If you don’t like it, you’d better have a strong capacity to withstand cognitive dissonance or a very thick skin.

The next page of the lesson plan (above) says the students—aged four to seven—are asked to “list pronouns and write them on a piece of chart paper” before the book is read. They are told to pay attention to pronouns in the story, and reminded that we can’t tell “if someone is a girl, boy, both or neither by how they look”. (Again, we are promoting an idea that is untrue, namely that more than two sexes exist. Human beings are a sexually dimorphic species: this is a well-established fact.)

The teacher starts reading. The first character introduced uses the pronoun “they”.

The second one has no pronoun. The teacher asks for a pronoun anyway. Oups, tricked ya — Brody only goes by Brody, kids.

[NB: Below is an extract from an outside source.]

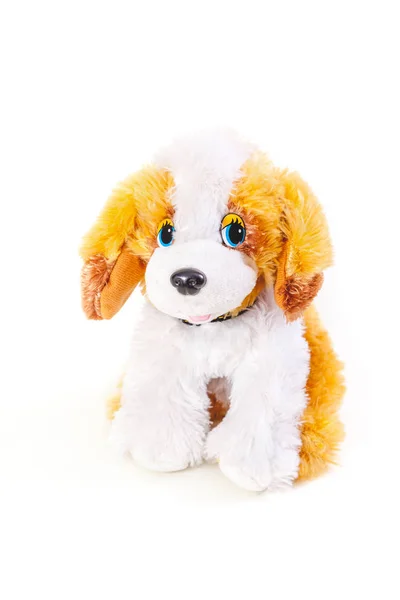 Niedliches Spielzeug Hund auf weißem Hintergrund — Stockfoto
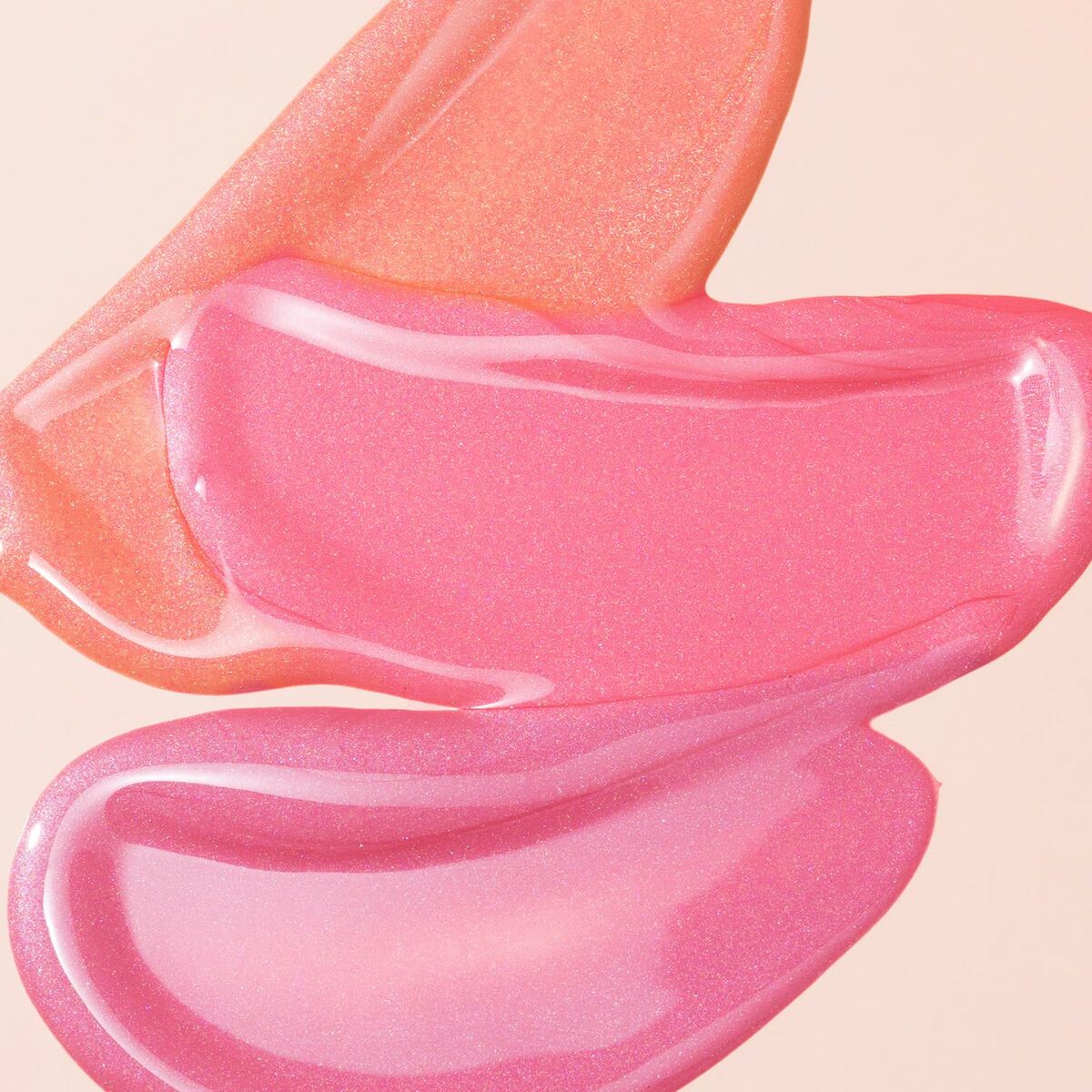 Textures of shimmering pink and orange makeup creams, perfect for the Collistar NOT Makeup Set.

Then we learn about Diego: “Diego drums and dances. Tree has all the sounds”.
“What pronoun does Diego use?”, asks the teacher.

Tree? Good job!

So it continues… One character uses “ze” pronoun, another uses “more than one” pronoun, and one uses “all” pronouns.

Then students are asked to write their name and pronoun on a sheet, and draw a self-portrait.
As if this wasn’t enough lunacy for one day, the teacher is also instructed to “let students know that if they have always wanted to wear a bow tie with rainbow suspenders, that they can draw themselves this way”, or that they can “change their hair to a style that represents their true selves”.

Their true selves. Hmmm.

What can I say?
This all ends when enough of us choose to speak the truth.

“The refusal to take sides on great moral issues is itself a decision. It is a silent acquiescence to evil.” — Fulton J Sheen.